#### [EXERCISE REQUIREMENTS]
Which lines in the data contain the word "lawn"? Copy each of them in full.
--------------------------------
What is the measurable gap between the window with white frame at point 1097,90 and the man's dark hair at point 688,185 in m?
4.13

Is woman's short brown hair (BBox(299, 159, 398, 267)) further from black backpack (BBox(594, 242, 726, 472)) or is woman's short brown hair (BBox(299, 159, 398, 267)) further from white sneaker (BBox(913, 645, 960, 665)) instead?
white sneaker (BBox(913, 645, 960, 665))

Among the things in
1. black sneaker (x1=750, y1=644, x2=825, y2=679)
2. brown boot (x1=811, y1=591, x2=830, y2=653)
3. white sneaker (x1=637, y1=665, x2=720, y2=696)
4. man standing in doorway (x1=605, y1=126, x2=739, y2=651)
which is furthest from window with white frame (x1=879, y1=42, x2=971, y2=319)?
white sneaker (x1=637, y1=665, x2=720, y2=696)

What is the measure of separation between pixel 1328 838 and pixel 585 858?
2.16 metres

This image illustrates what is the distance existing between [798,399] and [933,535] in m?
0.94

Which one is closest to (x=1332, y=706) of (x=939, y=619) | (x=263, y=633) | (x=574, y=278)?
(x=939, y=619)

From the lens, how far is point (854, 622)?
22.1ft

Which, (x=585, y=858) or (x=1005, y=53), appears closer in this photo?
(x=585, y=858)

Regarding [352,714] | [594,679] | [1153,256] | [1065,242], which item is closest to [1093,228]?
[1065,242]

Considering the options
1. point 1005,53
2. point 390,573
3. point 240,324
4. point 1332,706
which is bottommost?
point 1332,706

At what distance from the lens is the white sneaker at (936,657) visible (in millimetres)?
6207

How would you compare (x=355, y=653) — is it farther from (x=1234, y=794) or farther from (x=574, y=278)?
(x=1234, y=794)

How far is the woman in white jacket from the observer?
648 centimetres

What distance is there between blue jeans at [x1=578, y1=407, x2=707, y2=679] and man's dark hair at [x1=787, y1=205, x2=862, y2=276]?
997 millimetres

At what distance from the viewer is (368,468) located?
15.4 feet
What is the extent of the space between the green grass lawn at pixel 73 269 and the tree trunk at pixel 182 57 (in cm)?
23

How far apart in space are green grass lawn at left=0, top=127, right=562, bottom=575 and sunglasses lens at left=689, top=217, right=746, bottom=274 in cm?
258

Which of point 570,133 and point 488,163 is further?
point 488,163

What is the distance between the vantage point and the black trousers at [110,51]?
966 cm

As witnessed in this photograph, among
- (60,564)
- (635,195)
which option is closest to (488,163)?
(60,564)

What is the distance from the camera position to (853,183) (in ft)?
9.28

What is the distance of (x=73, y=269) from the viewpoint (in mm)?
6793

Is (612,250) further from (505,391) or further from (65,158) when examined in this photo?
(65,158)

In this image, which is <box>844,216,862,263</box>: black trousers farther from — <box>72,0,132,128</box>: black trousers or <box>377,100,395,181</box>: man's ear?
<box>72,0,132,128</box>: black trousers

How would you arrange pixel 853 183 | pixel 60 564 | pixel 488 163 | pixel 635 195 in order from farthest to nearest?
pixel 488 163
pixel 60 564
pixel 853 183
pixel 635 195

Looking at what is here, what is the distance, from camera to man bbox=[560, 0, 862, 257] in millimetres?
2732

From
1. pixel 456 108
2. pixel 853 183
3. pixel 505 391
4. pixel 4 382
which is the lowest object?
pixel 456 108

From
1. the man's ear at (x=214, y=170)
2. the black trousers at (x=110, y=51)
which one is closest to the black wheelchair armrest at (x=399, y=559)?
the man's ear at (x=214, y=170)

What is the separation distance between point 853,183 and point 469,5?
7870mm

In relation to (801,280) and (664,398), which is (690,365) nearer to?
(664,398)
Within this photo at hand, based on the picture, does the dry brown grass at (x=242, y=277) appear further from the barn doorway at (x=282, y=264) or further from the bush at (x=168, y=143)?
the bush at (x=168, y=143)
--------------------------------
#### [THE RESPONSE]
What is the extent of the space between the green grass lawn at pixel 73 269 and the tree trunk at pixel 182 57 (in cm)?
How far apart in space are green grass lawn at left=0, top=127, right=562, bottom=575 and sunglasses lens at left=689, top=217, right=746, bottom=274 in cm?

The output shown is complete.